Selon le passage, à quelle heure et par quel signal M. de Chevert donna-t-il l'ordre de l'attaque générale ?

# Passage

###

La division de M. de Chevert ayant été destinée à attaquer la garde des ennemis, M. le Marquis de Voyer fut détaché avec 20 compagnies de grenadiers, 20 piquets, 450 Carabiniers, de la cavalerie, la Légion Royale, les Volontaires de Flandres, et le corps de Fischer.

Comme l'on se proposait de faire passer à toute l'armée le ruisseau de Belkenkgen et de la faire camper au-delà, M. de Voyer fit ses dispositions pour attaquer le village d'Eheylingenrod, mais le projet de tourner la gauche des ennemis ayant prévalu, il se porta jusque sur les hauteurs qui plongent (sur) le village de Dalem ; il fut renforcé pendant la nuit de 10 compagnies de grenadiers, de la brigade des Palatins, et de la brigade de Dauphin Cavalerie.

Le 10 à la pointe du jour, il parut un mouvement considérable dans l'armée des ennemis qui abandonna son camp de Landweragen pour occuper une position plus reculée sur des hauteurs et dans des bois qui couvraient également leur front et leur flanc gauche ; à la pointe du jour l'avant-garde de M. le Marquis de Voyer passa le ravin de Dalem et gagna les hauteurs de Flikenstein et fit attaquer par les troupes légères le hameau Bruck et un bois de haute futaie qui est avant dans l'objet d'avoir une connaissance exacte de la nouvelle position des ennemis ; il y eut une fusillade assez vive ou M. de Chabot repoussa les ennemis et perdit environ 150 hommes tués ou blessés ; comme on ne tarda pas à être assurés que toute l'armée ennemie était dans la disposition d'attendre le combat M. le Prince de Soubise fit ses dispositions et déboucha toutes ses troupes précédées d'une avant-garde aux ordres de M. le Duc de Broglio.

Les troupes qui avant l'arrivée de M. de Chevert et de M. de Fitzjames composaient l'armée de M. le Prince de Soubise furent destinées à attaquer le front des ennemis, tandis que M. de Fitzjames en attaquerait la gauche et que M. de Chevert en tournerait le flanc ; toutes les troupes étant arrivées à leur point de débouché, les avant-gardes de M. de Broglio et de Voyer rentrèrent dans leurs colonnes. A deux heures trois quart, M. de Chevert donna par quatre coups de canons le signal de l'attaque générale et déboucha en même temps pour marcher à l'ennemi.

###

# Données fournies
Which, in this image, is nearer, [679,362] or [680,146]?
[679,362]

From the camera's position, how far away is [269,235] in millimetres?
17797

###

# Résultat ci-dessous
À deux heures trois quarts, par quatre coups de canon.